Exercise requirements> Carry on the article on media literacy and disinformation, picking up after its final sentence.

Source text>
To mark UNESCO’s Global Media and Information Literacy week, on the theme of “Resisting Disinfodemic: Media and Information Literacy for Everyone and by Everyone,” we would like to take the opportunity to look back at some of the top posts by our colleagues which explore both the challenges and opportunities of promoting media and digital literacy as a potential solution to the problems posed by the spread of mis- and disinformation online.
Media literacy – everyone’s favourite solution to the problems of regulation
In 2018, Professor Sonia Livingstone wrote a couple of posts addressing the sudden enthusiasm for media literacy among policy makers and others as they addressed thorny questions around internet regulation. In the first post, she highlighted the fact that although improving the public’s media literacy levels seemed to be an extremely popular solution to tackling ‘fake news’, those apparently embracing it were rarely clear about how they intended to act on this.
Media literacy: what are the challenges and how can we move towards a solution?
In the second, which remains one of our most-read posts today, Sonia went into more detail about the challenges associated with improving media literacy from an educational and a digital perspective, while noting the lack of evidence and the politics of media literacy which tends to over-burden the individual. She also offered three suggestions on how to move forward.

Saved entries
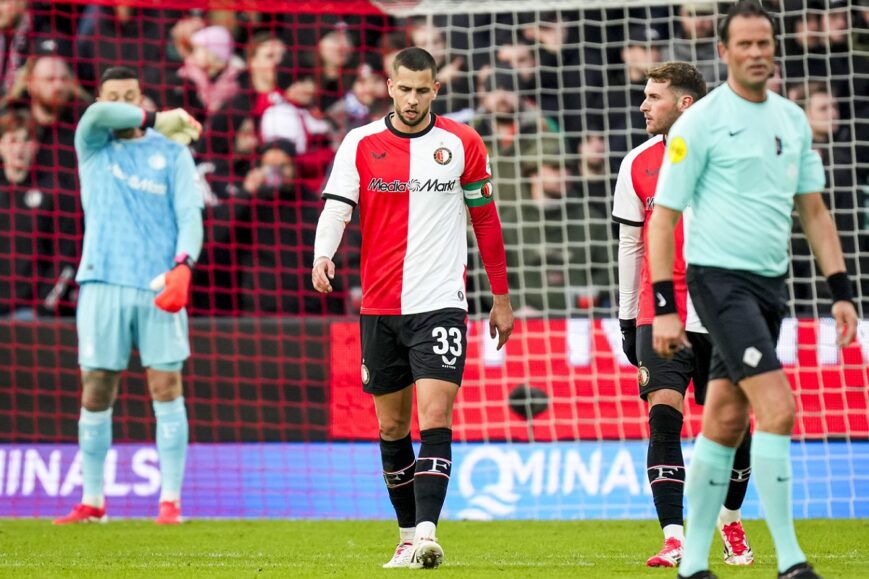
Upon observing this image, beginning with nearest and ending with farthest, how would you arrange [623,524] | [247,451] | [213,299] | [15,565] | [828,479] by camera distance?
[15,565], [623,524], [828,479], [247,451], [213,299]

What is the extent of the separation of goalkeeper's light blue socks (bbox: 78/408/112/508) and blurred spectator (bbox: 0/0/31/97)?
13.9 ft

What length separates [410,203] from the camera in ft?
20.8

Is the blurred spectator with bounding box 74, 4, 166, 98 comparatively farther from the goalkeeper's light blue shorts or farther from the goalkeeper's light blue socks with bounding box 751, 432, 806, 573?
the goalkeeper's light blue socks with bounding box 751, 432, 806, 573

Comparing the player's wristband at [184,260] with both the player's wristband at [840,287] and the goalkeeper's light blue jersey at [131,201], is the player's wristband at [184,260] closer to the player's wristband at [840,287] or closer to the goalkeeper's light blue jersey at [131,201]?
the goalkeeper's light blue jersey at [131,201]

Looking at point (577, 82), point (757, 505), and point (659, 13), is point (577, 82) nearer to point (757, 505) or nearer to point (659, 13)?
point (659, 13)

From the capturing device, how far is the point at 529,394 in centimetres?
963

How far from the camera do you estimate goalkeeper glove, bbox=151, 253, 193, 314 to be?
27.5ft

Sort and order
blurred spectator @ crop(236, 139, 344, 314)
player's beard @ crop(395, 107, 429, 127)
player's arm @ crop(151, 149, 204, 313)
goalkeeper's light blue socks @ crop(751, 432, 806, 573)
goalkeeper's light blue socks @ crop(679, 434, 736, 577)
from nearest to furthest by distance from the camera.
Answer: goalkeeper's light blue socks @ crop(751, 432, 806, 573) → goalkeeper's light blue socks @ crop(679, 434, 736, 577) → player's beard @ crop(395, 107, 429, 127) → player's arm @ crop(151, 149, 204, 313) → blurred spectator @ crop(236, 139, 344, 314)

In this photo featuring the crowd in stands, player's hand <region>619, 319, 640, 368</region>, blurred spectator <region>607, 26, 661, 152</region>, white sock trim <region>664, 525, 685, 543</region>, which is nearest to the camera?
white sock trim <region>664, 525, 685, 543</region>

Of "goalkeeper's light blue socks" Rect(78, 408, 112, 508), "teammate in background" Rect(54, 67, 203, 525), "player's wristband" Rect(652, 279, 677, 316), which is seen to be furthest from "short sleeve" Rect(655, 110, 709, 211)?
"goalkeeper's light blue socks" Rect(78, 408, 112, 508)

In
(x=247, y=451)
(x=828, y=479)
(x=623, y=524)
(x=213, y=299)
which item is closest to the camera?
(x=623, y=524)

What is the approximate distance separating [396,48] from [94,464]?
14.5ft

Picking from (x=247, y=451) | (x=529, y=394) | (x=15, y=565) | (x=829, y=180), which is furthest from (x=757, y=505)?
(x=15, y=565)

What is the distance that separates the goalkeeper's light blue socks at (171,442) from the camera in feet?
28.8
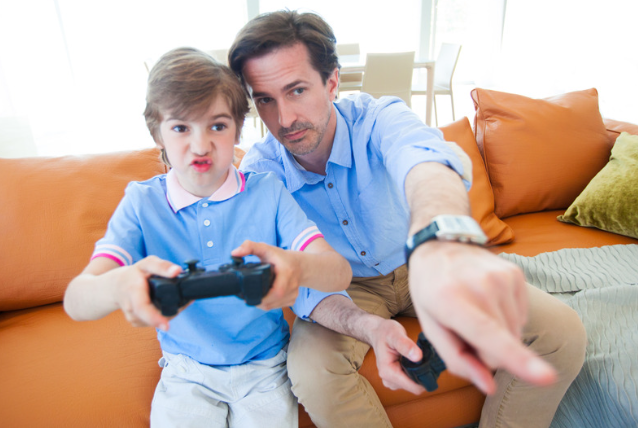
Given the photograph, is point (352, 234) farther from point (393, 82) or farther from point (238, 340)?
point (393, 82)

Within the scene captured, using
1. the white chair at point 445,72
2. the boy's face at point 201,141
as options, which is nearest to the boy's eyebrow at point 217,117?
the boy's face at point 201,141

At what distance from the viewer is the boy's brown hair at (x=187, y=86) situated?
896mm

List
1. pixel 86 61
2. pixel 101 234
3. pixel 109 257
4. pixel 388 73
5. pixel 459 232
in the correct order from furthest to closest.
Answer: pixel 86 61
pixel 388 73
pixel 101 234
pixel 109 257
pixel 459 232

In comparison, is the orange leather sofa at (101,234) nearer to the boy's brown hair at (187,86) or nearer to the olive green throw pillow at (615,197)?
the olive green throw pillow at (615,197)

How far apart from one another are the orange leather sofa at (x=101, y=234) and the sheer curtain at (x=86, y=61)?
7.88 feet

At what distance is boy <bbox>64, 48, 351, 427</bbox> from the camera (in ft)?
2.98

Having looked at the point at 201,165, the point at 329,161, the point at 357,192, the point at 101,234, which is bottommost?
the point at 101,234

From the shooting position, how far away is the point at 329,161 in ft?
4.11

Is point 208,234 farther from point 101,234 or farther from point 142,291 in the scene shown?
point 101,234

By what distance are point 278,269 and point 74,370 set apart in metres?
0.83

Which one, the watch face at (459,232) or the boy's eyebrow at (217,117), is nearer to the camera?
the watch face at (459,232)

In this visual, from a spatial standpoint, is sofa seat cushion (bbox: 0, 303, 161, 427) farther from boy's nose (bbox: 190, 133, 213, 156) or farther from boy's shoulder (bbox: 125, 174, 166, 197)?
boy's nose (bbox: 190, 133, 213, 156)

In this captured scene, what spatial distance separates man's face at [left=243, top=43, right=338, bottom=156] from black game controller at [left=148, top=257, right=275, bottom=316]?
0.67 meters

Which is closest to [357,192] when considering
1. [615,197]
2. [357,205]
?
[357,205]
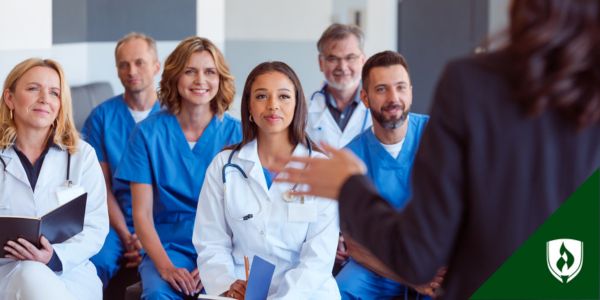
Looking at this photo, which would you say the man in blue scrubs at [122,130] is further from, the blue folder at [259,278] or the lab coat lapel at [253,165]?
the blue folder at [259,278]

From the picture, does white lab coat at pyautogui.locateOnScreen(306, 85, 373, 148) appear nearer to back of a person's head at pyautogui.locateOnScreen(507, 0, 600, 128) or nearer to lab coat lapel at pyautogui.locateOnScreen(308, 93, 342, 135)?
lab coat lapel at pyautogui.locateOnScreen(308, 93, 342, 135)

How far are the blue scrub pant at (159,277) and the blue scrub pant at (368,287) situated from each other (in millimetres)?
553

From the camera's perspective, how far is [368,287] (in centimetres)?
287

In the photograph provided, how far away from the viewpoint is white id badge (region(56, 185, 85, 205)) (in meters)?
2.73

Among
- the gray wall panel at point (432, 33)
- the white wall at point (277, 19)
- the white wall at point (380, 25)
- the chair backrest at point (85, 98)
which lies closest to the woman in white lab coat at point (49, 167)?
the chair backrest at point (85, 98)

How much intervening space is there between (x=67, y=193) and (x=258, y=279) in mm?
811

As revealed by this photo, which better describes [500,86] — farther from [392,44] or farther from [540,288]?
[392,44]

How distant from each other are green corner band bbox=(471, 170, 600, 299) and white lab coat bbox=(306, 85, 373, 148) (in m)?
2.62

Exercise response>
In its key report, the LSE’s Truth, Trust and Technology Commission (T3) recommended that digital literacy should be embedded within the mainstream curriculum and to follow up, Gianfranco Polizzi and Ros Taylor published a policy brief focused on this in June 2019. This post presenting the brief’s main points looks the five key challenges with current legislation, national curriculum and teaching resources for promoting digital literacy, and summarises the brief’s recommendation.
We need to promote children’s and adults’ media literacy… Of course, but how?
Our recent PhD graduate Gianfranco Polizzi looked here at some of the challenges that we face in promoting both children’s and adults’ media literacy and how different these are. Children are easily reachable as they are in school, so the challenges lie in changing the curriculum and in teacher training, whereas for adults not in formal education, the main challenge is how to reach them.
Fake news, COVID-19 and digital literacy: Do what the experts do
In light of the COVID-19 crisis and concerns around the related spread of misinformation, Gianfranco shared some practical tips on how to evaluate information online, based on his interviews with digital experts about what they themselves do. He concluded that the digital age “requires us to deploy a wealth of digital skills and knowledge in order to evaluate online content,” including functional skills and knowledge as well as a critical understanding of the digital environment.